WORK REQUIRED:
Please, in the data that follows, copy exactly the lines from the line with "Webcam Costa Brava" through the last one, both included. Do not include pictures.

EXERCISE DATA:
▼▼▼
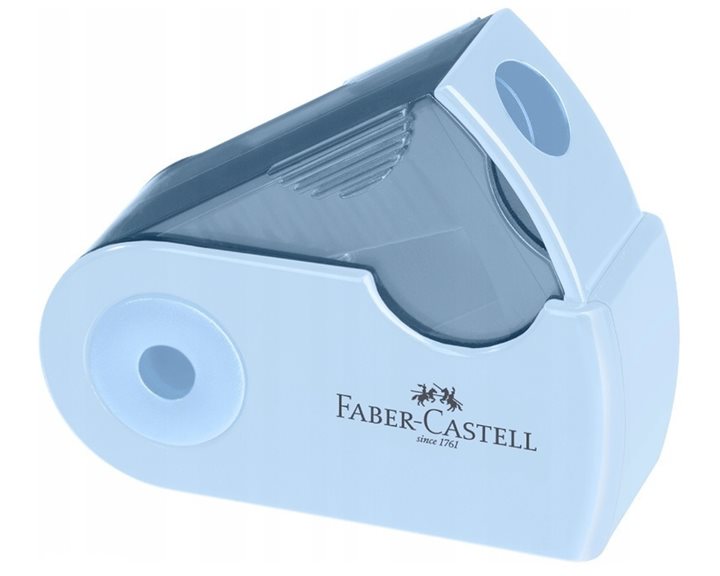 Ξύστρα Faber-Castell  Mini Sleeve Sky Μπλε/Μαυρο/Ροζ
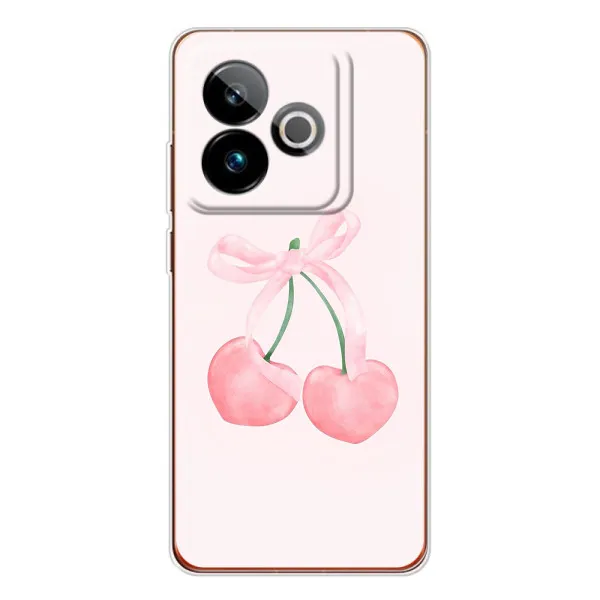 Чехол с принтом «Розовые вишни» для Realme GT 7 Чехол с принтом «Розовые вишни» для Realme GT 7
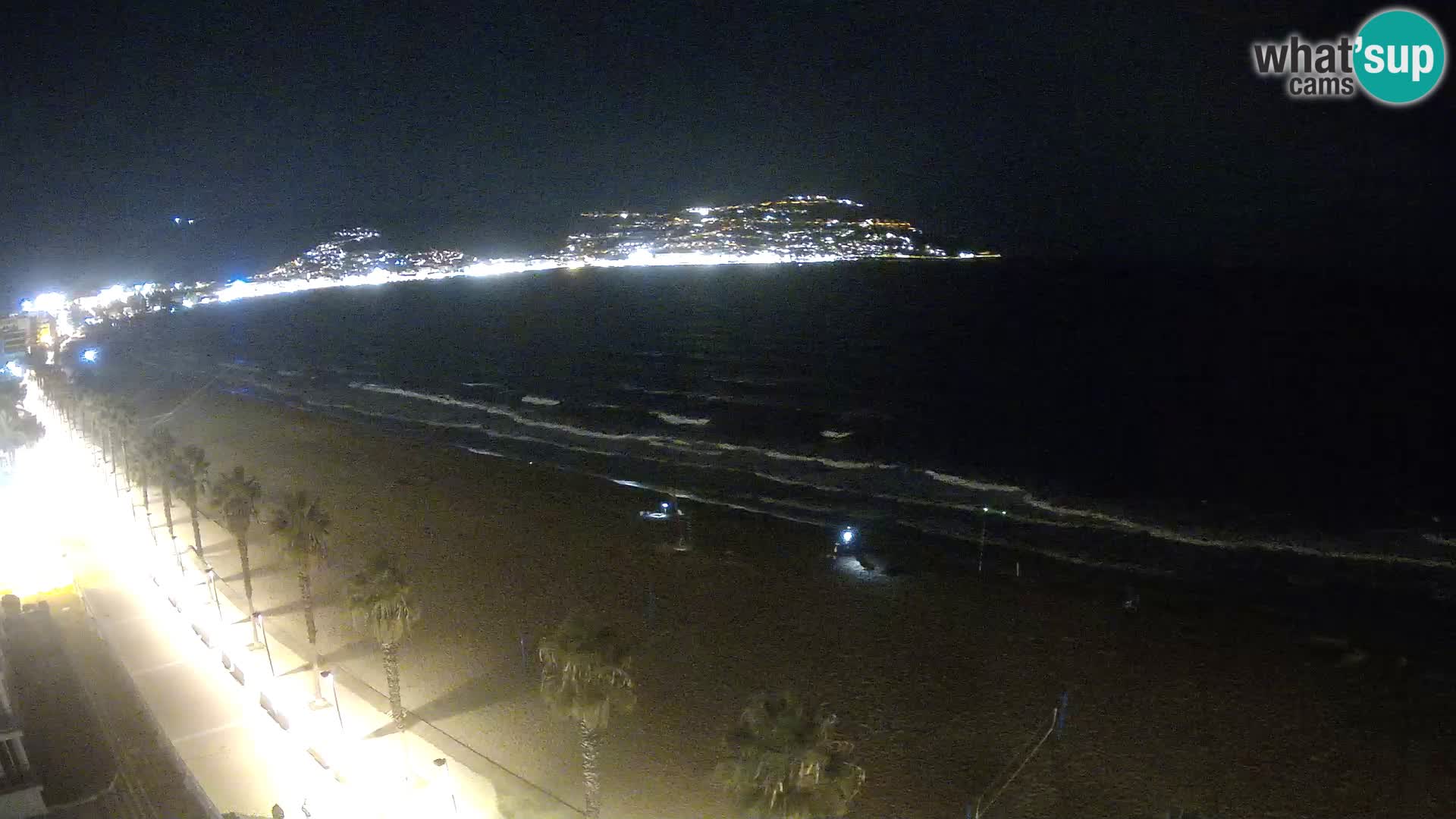 Webcam Costa Brava Roses Strand – Montecarlo Hotel livecam Spanien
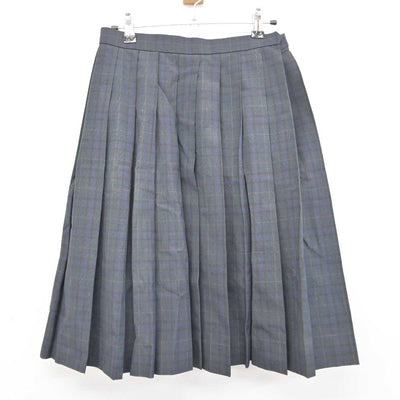 【中古】京都府 嵯峨野高等学校 女子制服 4点 (ニットベスト・シャツ・スカート) sf054492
▲▲▲
YOUR RESPONSE:
 Webcam Costa Brava Roses Strand – Montecarlo Hotel livecam Spanien
 【中古】京都府 嵯峨野高等学校 女子制服 4点 (ニットベスト・シャツ・スカート) sf054492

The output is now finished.